# Probleme mit BlueJ und Bankkonto-Methoden



## Jats (22. Nov 2010)

Hey, 

ich habe mir mit BlueJ ein Bankkonto erstellt und möchte nun in die Methoden auszahlen und ueberweisen eine Pinabfrage einbauen .
Da man bei BlueJ ja praktisch schon eine Oberfläche hat und ich in den Methoden mitParametern arbeite, wollte ich eigentlich in der Zeile "public void auszahlen (int betrag) {" ein "int pinabfrage" vor int betrag setzen und den dann nachher in einer if-Abfrage mit einem vorher festgelegten Wert vergleichen lassen .
Das blöde ist nur, dass ich nachher in der Methode ueberweisen nur mit dem Parameter auszahlen arbeiten will, aber das geht ja nicht .. ist ja klar .. 
Aber wie kann ich das jetzt anders machen ?
Ich wollte zuerst eine eigene Methode zur Abfrage schreiben, die dann einen boolean zurückgibt, aber das wäre ja auch wieder nicht machbar, wenn ich ueberweisen so schreibe , oder ?

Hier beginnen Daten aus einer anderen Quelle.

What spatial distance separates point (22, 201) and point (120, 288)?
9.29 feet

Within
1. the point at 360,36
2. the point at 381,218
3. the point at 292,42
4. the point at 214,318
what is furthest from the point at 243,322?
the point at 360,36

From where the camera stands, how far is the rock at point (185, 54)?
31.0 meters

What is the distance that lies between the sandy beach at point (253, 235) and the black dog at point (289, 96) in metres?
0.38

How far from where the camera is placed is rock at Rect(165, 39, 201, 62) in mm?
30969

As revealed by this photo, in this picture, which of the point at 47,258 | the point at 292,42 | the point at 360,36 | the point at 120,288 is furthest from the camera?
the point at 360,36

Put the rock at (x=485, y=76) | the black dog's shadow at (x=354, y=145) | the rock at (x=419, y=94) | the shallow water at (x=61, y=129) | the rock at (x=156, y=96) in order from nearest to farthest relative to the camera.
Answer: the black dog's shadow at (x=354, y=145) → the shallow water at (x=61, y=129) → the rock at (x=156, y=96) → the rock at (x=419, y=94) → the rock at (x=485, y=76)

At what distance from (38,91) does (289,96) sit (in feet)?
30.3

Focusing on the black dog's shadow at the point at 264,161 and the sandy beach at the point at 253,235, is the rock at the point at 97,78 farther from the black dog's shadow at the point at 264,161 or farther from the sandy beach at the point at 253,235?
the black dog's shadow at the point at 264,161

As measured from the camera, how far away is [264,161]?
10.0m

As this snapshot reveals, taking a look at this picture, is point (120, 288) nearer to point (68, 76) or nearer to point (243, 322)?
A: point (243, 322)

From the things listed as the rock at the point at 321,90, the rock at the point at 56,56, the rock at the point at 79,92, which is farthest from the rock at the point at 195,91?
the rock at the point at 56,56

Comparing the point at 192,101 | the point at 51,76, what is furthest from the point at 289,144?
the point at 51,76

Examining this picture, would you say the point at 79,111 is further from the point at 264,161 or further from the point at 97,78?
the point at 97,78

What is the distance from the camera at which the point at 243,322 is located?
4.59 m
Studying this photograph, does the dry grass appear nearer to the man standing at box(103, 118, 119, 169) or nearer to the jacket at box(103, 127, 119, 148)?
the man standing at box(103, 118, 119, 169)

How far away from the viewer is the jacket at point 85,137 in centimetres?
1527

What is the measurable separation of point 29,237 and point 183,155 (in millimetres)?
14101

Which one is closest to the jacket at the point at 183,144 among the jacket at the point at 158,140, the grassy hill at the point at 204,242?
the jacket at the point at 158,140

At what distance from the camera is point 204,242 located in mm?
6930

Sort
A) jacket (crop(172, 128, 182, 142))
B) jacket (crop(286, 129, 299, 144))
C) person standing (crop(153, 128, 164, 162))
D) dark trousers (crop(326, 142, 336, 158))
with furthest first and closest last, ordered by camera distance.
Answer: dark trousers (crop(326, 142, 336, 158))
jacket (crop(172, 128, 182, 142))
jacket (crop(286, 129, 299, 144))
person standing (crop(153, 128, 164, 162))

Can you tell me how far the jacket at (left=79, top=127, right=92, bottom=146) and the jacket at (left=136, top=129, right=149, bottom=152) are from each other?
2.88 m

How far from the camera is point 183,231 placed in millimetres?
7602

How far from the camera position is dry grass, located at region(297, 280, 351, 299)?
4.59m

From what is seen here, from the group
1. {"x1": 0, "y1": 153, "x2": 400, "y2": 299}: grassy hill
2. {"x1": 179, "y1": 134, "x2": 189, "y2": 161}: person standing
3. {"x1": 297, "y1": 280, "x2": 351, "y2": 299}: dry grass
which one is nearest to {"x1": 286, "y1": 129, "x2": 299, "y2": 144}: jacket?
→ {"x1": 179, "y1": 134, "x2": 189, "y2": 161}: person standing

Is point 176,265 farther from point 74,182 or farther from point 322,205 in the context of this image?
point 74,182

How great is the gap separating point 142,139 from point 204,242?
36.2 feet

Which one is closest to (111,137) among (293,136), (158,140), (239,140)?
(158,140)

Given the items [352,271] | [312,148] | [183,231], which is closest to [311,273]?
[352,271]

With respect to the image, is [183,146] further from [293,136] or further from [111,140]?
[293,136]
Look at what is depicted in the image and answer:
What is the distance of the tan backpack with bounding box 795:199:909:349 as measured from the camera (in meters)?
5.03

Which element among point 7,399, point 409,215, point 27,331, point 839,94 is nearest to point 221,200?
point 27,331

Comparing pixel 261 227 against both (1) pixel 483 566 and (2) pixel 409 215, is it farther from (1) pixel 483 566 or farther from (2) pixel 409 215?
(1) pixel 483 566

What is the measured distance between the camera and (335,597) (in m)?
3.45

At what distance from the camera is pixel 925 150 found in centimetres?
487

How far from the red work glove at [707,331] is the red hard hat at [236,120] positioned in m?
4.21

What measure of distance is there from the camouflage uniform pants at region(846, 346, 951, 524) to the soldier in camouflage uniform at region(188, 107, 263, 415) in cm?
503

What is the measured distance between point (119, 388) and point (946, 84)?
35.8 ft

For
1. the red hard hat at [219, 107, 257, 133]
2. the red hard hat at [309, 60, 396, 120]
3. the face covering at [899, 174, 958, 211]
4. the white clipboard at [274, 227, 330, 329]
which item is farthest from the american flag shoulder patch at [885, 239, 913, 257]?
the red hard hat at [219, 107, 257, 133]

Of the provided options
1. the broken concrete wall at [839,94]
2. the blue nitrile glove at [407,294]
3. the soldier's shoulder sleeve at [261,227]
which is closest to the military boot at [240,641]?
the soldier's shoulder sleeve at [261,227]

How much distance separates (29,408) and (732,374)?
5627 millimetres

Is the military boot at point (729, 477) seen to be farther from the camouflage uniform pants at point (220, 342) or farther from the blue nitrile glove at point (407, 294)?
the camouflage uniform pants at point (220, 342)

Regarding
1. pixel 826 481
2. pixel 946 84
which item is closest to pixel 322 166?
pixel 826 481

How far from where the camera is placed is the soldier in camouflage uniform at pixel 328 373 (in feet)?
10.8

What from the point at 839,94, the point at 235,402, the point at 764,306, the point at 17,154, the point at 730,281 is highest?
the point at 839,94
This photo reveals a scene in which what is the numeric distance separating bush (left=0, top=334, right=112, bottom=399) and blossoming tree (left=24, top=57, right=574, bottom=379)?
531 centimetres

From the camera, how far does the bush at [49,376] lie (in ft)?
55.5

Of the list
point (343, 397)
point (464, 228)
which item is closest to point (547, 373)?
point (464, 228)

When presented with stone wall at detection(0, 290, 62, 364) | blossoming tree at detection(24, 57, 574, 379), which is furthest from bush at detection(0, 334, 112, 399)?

Also ich habe auf jeden Fall ein paar Probleme damit .. und eine Dispo-Funktion soll da auch noch rein, aber das kommt nachher .. ich hoffe, mir kann jemand helfen 

Hier der Code bis jetzt .. den Kram für die Abfrage habe ich jetzt schon eingefügt, dann wisst ihr, wie ich das meine ..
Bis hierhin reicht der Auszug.